I like forked run. You will need a boat or float, most of the pull off areas are not very good for bass. I was only their once this year, taking the daughter fishing. We caught a couple crappie and one trout. I hooked two bass using blk/blu jig. At that time the water was very muddy. The lake seems to stay pretty muddy till summer. The upper end is usually better for bass. Its best to put in a cooper hollow (I think that is what it is called) It will put you in at the upper end of the lake. Good luck and let us know how you do.


----------



## Buck36 (Apr 10, 2008)

I had dug through old posts to check on the fishing at Forked Run. I am planning on making a trip down there. I was wondering if it is still as tough as these '05 posts say?


----------



## RiverWader (Apr 1, 2006)

With all the Rain Weve gotten in the last few Days I would say that its Pretty Muddy, You might want to wait another Week or so.


----------



## TheCream (Mar 19, 2009)

RiverWader said:


> With all the Rain Weve gotten in the last few Days I would say that its Pretty Muddy, You might want to wait another Week or so.
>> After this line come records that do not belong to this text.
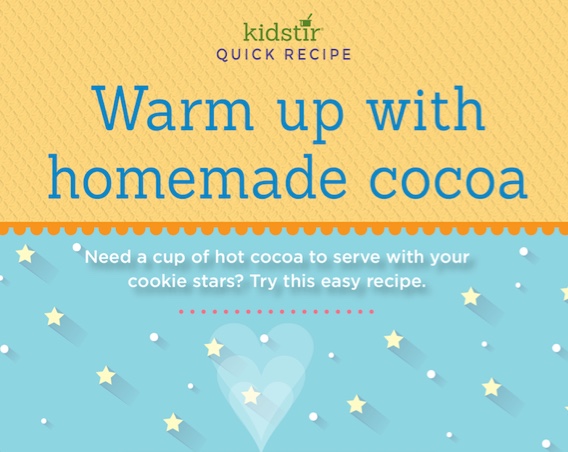 kidstir
QUICK RECIPE

Warm up with homemade cocoa

Need a cup of hot cocoa to serve with your cookie stars? Try this easy recipe.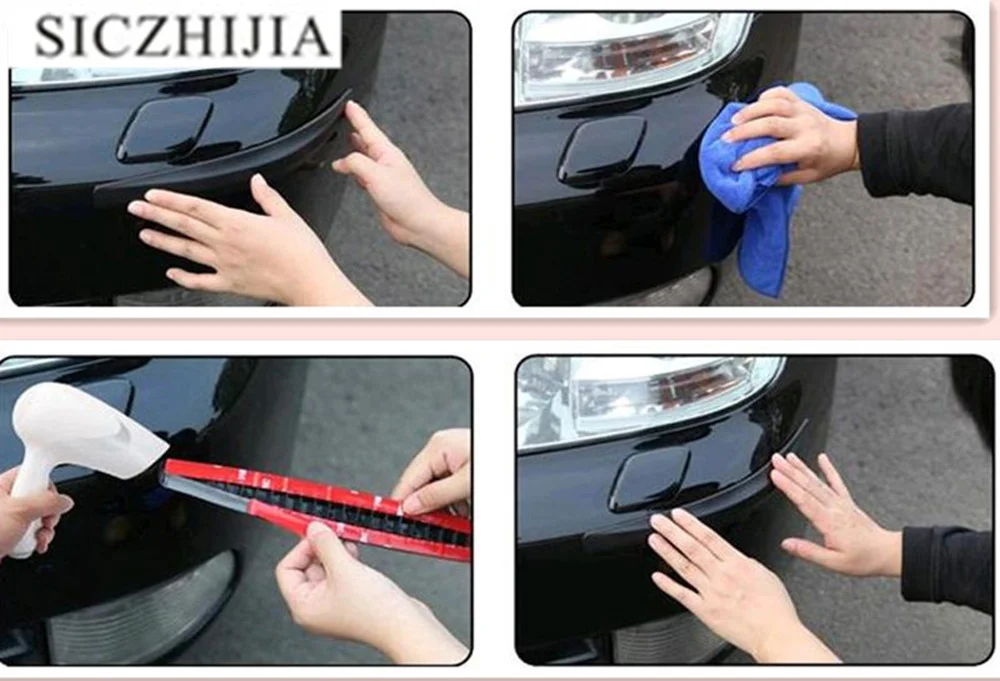 SICZHIJIA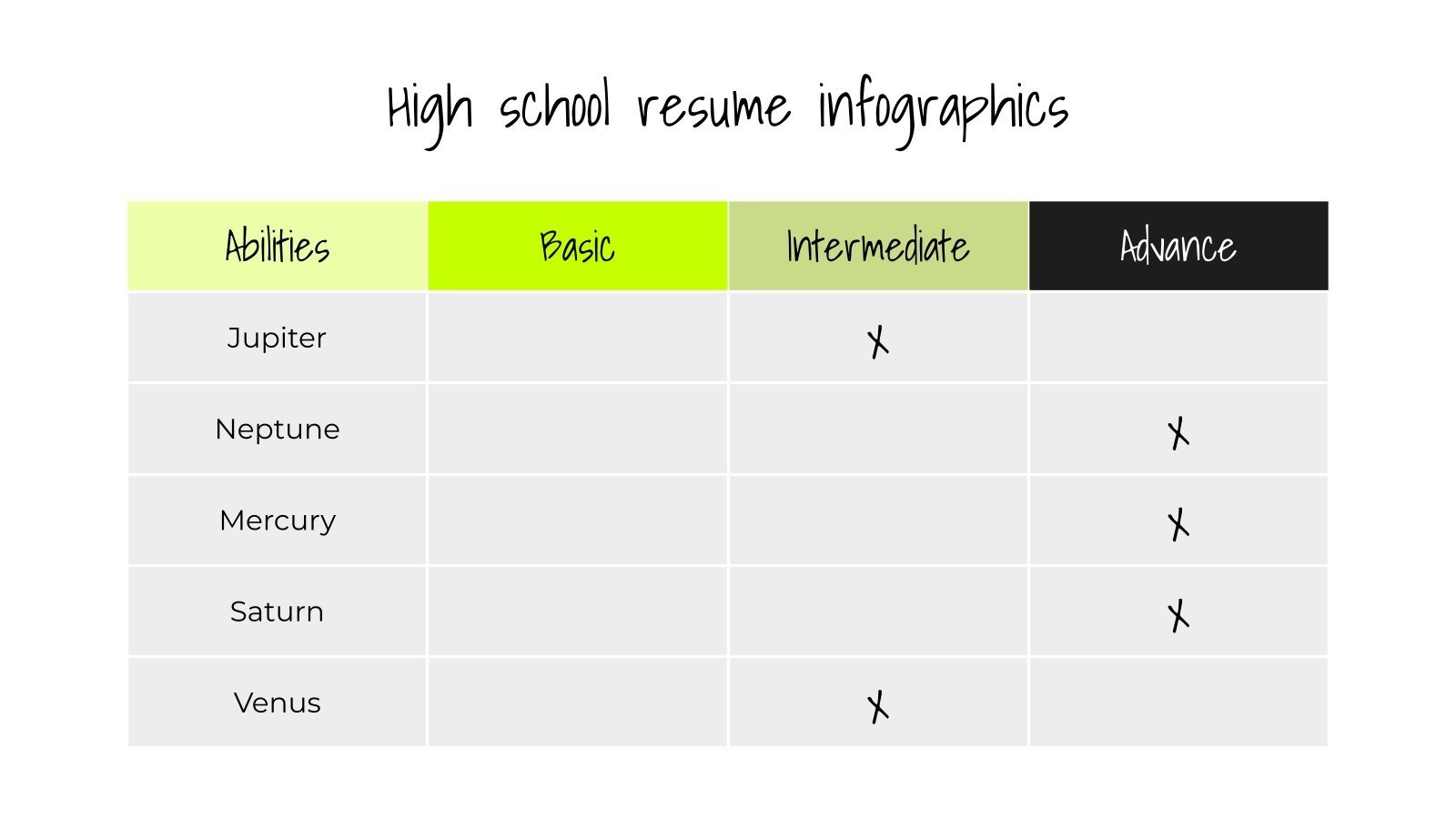 High school resume infographics

| Abilities | Basic | Intermediate | Advance |
|---|---|---|---|
| Jupiter | | X | |
| Neptune | | | X |
| Mercury | | | X |
| Saturn | | | X |
| Venus | | X | |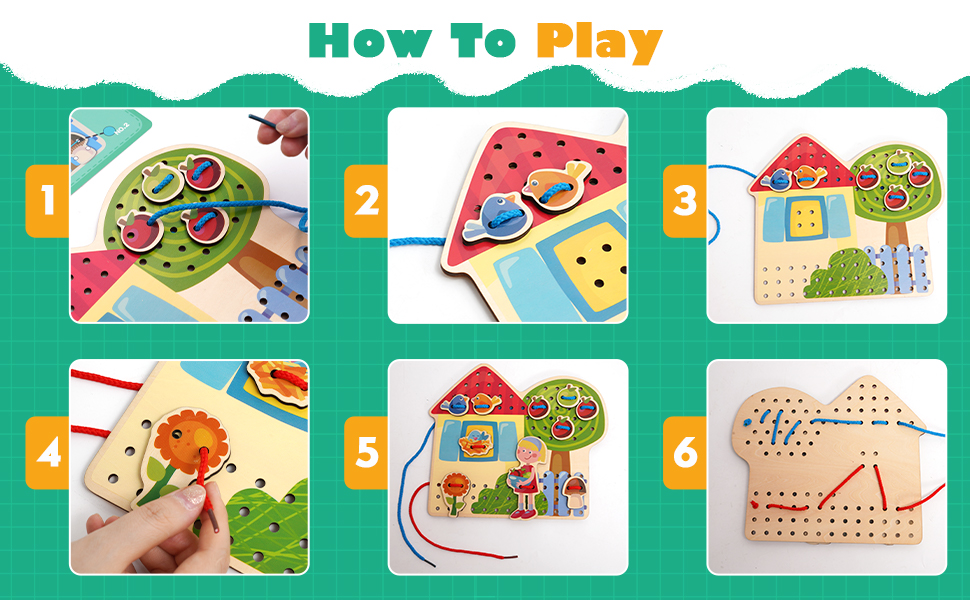 How To Play

1

2

3

4

5

6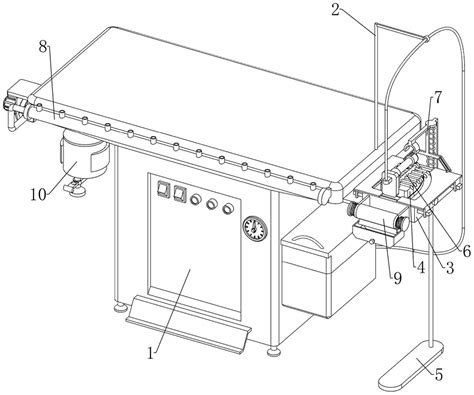 2
8
7
10
6
4
3
9
1
5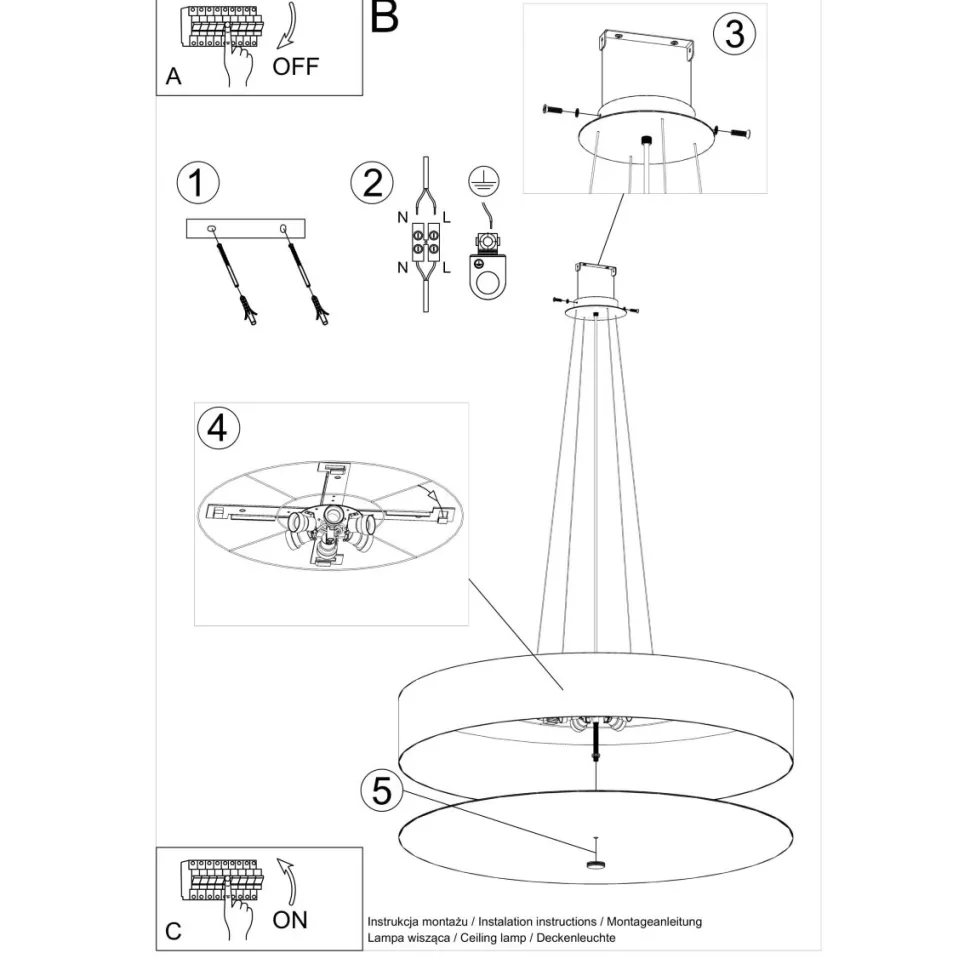 A
OFF
B
3
1
2
N
L
N
L
4
5
C
ON
Instrukcja montażu / Instalation instructions / Montageanleitung
Lampa wisząca / Ceiling lamp / Deckenleuchte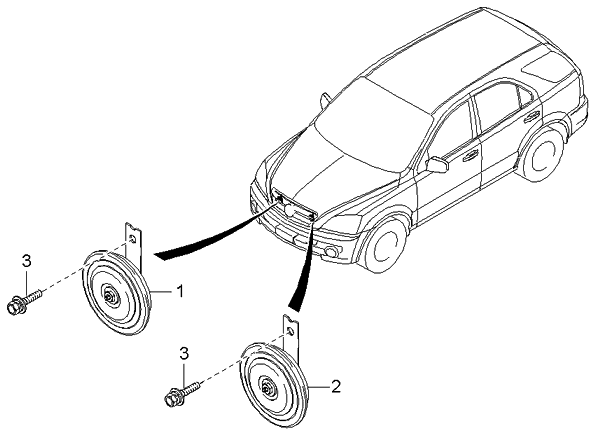 3
1
3
2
Or even longer! That lake gets muddy when the rain clouds start building and we have had a LOT of rain these last few days. I bet it's so dirty right now it looks like you could walk across it.


----------



## RiverWader (Apr 1, 2006)

Yes it does I stopped by the Lake today , looks Really BAD


----------



## Buck36 (Apr 10, 2008)

Thanks for the responses. I was heading there Memorial Day weekend. Hopefully it clears up some by then.


----------



## Critter Getter (Jan 30, 2007)

I have not been there in a few year but the last time i was there the crappie fishing was great but this time of year you might have to look around for them but there is some big slabs there


----------



## RiverWader (Apr 1, 2006)

Yeah We caught some very nice Crappie there a few years ago off of some old Beaver Dams


----------



## Buck36 (Apr 10, 2008)

Perfect, thanks for the tips!


----------



## TheCream (Mar 19, 2009)

If you are going to be there, you are also right next to the Belleville Dam on the Ohio River. It's worth a shot if Forked Run is not producing.


----------